Roy Jackson has trouble finding the words to describe what the past four months have been like. When pressed, he pauses deeply and then does his best.
"It's hard to describe, it really is," Jackson said. "I guess you could say it has been unbelievable, surreal, and a whirlwind. They are probably the best words I can come up with. We've had every emotion you can think of packed into just a few months."
Jackson and his wife, Gretchen, began the long, emotional journey in April when they decided to saddle not one, but two horses in the Kentucky Derby (gr. I). One of their horses, Barbaro, won the Derby in convincing fashion and had the Triple Crown in his sights.
The excitement and joy the Jacksons felt was trumped by disbelief and sadness two weeks later in the Preakness Stakes (gr. I), when Barbaro broke down just a few steps into the race. Barbaro's ensuing battle for life has since touched the nation and given the Jacksons a new outlook on life.
"We've been touched by the outpouring of concern," said Roy Jackson, who reported Barbaro continues to improve. "We feel an obligation to the general public because of all the interest. We also realize that it doesn't do a whole lot of good to sit around. We have to get on with things. We're pretty optimistic people, and we hope there are some other good things to come."
One of those good things turned out to be the Jacksons' "other horse" in the Derby. Trained by Barclay Tagg, Showing Up may just be the best 3-year old turf horse in the country if his last two races are any indication.
On June 24, Showing Up made his turf debut in the $1-million Colonial Turf Cup Stakes. And what a debut it was. The son of Strategic Mission devoured the field and set a Colonial Downs outer turf course record by running the 1 3/16-miles in 1:52.98, nearly two full seconds better than the previous record set eight years ago.
If that performance wasn't enough, Showing Up made an even bigger mark Aug. 12 at Arlington Park in the Secretariat Stakes (gr. IT). This time in wire-to-wire fashion, Showing Up won by 1 1/2 lengths for his fifth win in six career starts. Showing Up's time of 2:00.09 was 1.26 seconds faster than older horses ran 1 1/4 miles in the Arlington Million (gr. IT) earlier in the day. And he did it while carrying 126 pounds.

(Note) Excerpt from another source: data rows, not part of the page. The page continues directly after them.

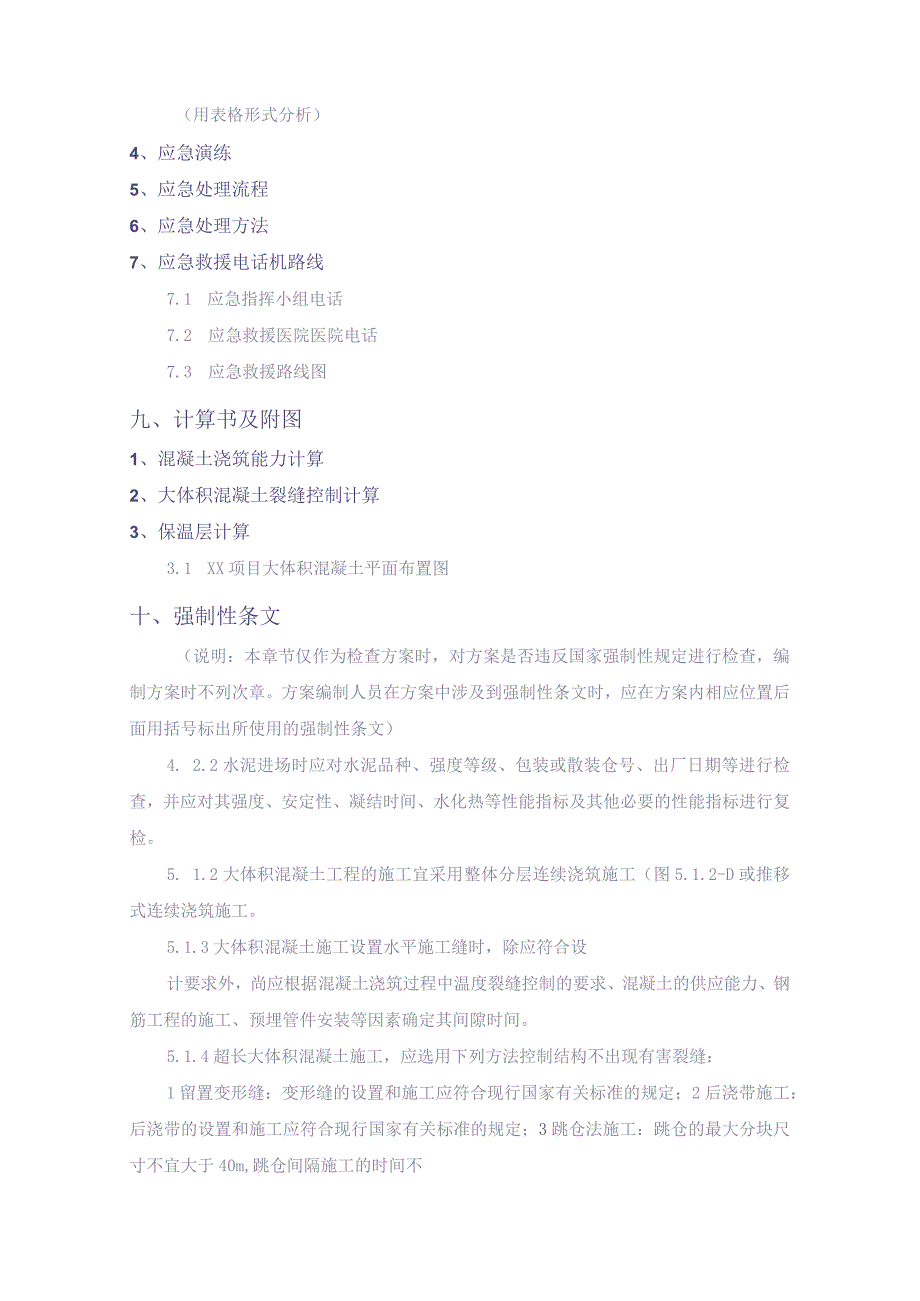 （用表格形式分析）

4、应急演练

5、应急处理流程

6、应急处理方法

7、应急救援电话机路线

7.1 应急指挥小组电话

7.2 应急救援医院医院电话

7.3 应急救援路线图

九、计算书及附图

1、混凝土浇筑能力计算

2、大体积混凝土裂缝控制计算

3、保温层计算

3.1 XX项目大体积混凝土平面布置图

十、强制性条文

（说明：本章节仅作为检查方案时，对方案是否违反国家强制性规定进行检查，编制方案时不列次章。方案编制人员在方案中涉及到强制性条文时，应在方案内相应位置后面用括号标出所使用的强制性条文）

4. 2.2水泥进场时应对水泥品种、强度等级、包装或散装仓号、出厂日期等进行检查，并应对其强度、安定性、凝结时间、水化热等性能指标及其他必要的性能指标进行复检。

5. 1.2大体积混凝土工程的施工宜采用整体分层连续浇筑施工（图5.1.2-D或推移式连续浇筑施工。

5.1.3大体积混凝土施工设置水平施工缝时，除应符合设

计要求外，尚应根据混凝土浇筑过程中温度裂缝控制的要求、混凝土的供应能力、钢筋工程的施工、预埋管件安装等因素确定其间隙时间。

5.1.4超长大体积混凝土施工，应选用下列方法控制结构不出现有害裂缝：

1留置变形缝：变形缝的设置和施工应符合现行国家有关标准的规定；2后浇带施工：后浇带的设置和施工应符合现行国家有关标准的规定；3跳仓法施工：跳仓的最大分块尺寸不宜大于40m,跳仓间隔施工的时间不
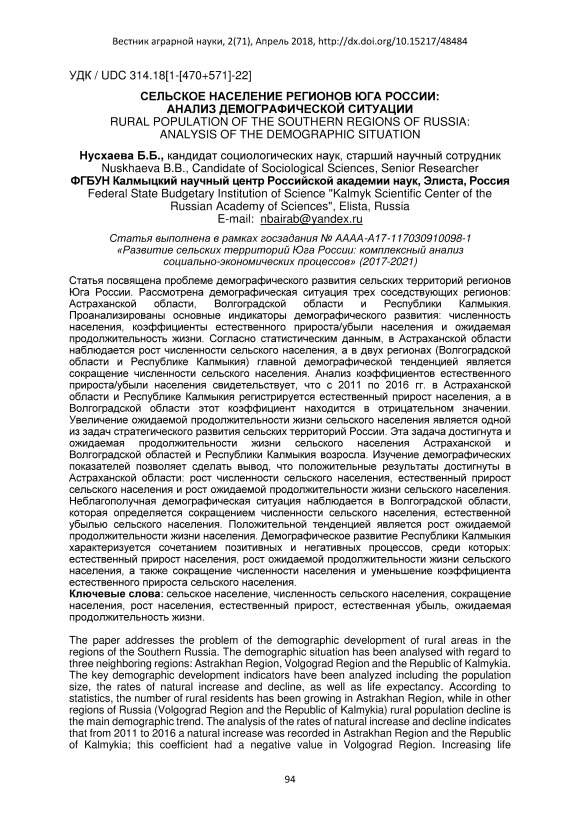 Вестник аграрной науки, 2(71), Апрель 2018, http://dx.doi.org/10.15217/48484

УДК / UDC 314.18[1-[470+571]-22]

СЕЛЬСКОЕ НАСЕЛЕНИЕ РЕГИОНОВ ЮГА РОССИИ: АНАЛИЗ ДЕМОГРАФИЧЕСКОЙ СИТУАЦИИ
RURAL POPULATION OF THE SOUTHERN REGIONS OF RUSSIA: ANALYSIS OF THE DEMOGRAPHIC SITUATION

Нусхаева Б.Б., кандидат социологических наук, старший научный сотрудник
Nuskhaeva B.B., Candidate of Sociological Sciences, Senior Researcher
ФГБУН Калмыцкий научный центр Российской академии наук, Элиста, Россия
Federal State Budgetary Institution of Science "Kalmyk Scientific Center of the Russian Academy of Sciences", Elista, Russia
E-mail: nbairab@yandex.ru

Статья выполнена в рамках госзадания № АААА-А17-117030910098-1 «Развитие сельских территорий Юга России: комплексный анализ социально-экономических процессов» (2017-2021)

Статья посвящена проблеме демографического развития сельских территорий регионов Юга России. Рассмотрена демографическая ситуация трех соседствующих регионов: Астраханской области, Волгоградской области и Республики Калмыкия. Проанализированы основные индикаторы демографического развития: численность населения, коэффициенты естественного прироста/убыли населения и ожидаемая продолжительность жизни. Согласно статистическим данным, в Астраханской области наблюдается рост численности сельского населения, а в двух регионах (Волгоградской области и Республике Калмыкия) главной демографической тенденцией является сокращение численности сельского населения. Анализ коэффициентов естественного прироста/убыли населения свидетельствует, что с 2011 по 2016 гг. в Астраханской области и Республике Калмыкия регистрируется естественный прирост населения, а в Волгоградской области этот коэффициент находится в отрицательном значении. Увеличение ожидаемой продолжительности жизни сельского населения является одной из задач стратегического развития сельских территорий России. Эта задача достигнута и ожидаемая продолжительности жизни сельского населения Астраханской и Волгоградской областей и Республики Калмыкия возросла. Изучение демографических показателей позволяет сделать вывод, что положительные результаты достигнуты в Астраханской области: рост численности сельского населения, естественный прирост сельского населения и рост ожидаемой продолжительности жизни сельского населения. Неблагополучная демографическая ситуация наблюдается в Волгоградской области, которая определяется сокращением численности сельского населения, естественной убылью сельского населения. Положительной тенденцией является рост ожидаемой продолжительности жизни населения. Демографическое развитие Республики Калмыкия характеризуется сочетанием позитивных и негативных процессов, среди которых: естественный прирост населения, рост ожидаемой продолжительности жизни сельского населения, а также сокращение численности населения и уменьшение коэффициента естественного прироста сельского населения.
Ключевые слова: сельское население, численность сельского населения, сокращение населения, рост населения, естественный прирост, естественная убыль, ожидаемая продолжительность жизни.

The paper addresses the problem of the demographic development of rural areas in the regions of the Southern Russia. The demographic situation has been analysed with regard to three neighboring regions: Astrakhan Region, Volgograd Region and the Republic of Kalmykia. The key demographic development indicators have been analyzed including the population size, the rates of natural increase and decline, as well as life expectancy. According to statistics, the number of rural residents has been growing in Astrakhan Region, while in other regions of Russia (Volgograd Region and the Republic of Kalmykia) rural population decline is the main demographic trend. The analysis of the rates of natural increase and decline indicates that from 2011 to 2016 a natural increase was recorded in Astrakhan Region and the Republic of Kalmykia; this coefficient had a negative value in Volgograd Region. Increasing life

94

"I knew he was a good horse--I wouldn't have put him in the Kentucky Derby if I didn't think he was," said Tagg, who trained Funny Cide to win the 2003 Derby. "But I never thought he was going to be this great. He didn't even run as a 2-year old. He handled himself well when he broke his maiden (at Gulfsteam Park Feb. 11), and impressed us in the same manner in an allowance win. I think only having a couple of weeks to prepare for the Derby affected him in that race (when he finished sixth).
"Once Barbaro won the Derby, there was no sense bringing Showing Up back for the Preakness. So we decided to skip that and work him on the turf. He seemed to love it and his father was a turf horse, so we went for it."
The Kentucky-bred Showing Up, who is stabled at Saratoga, has earned $1,080,500. He is currently tied for seventh in John Deere Turf Division standings and may be on a collision course with other top older turf horses, like Irish-bred Cacique and 8-year old The Tin Man, when the Breeders' Cup is held Nov. 4 at Churchill Downs.
Until then, Tagg wants Showing Up to run at least once more on the turf. He is eyeing the Man o' War Stakes (gr. IT) Sept. 9 and the Joe Hirsch Turf Classic Invitational (gr. IT) Oct. 7, both at Belmont Park, or perhaps a race in Canada.
Meanwhile, in typical fashion, the Jacksons are staying low key.
"There really is no plan with him yet," Roy Jackson said. "There isn't a whole lot for 3-year olds in the fall. We'll just see how it goes. He has been a real pleasant surprise for us. If he could make it to the Breeders' Cup, that would be fun. We've learned to take things day by day."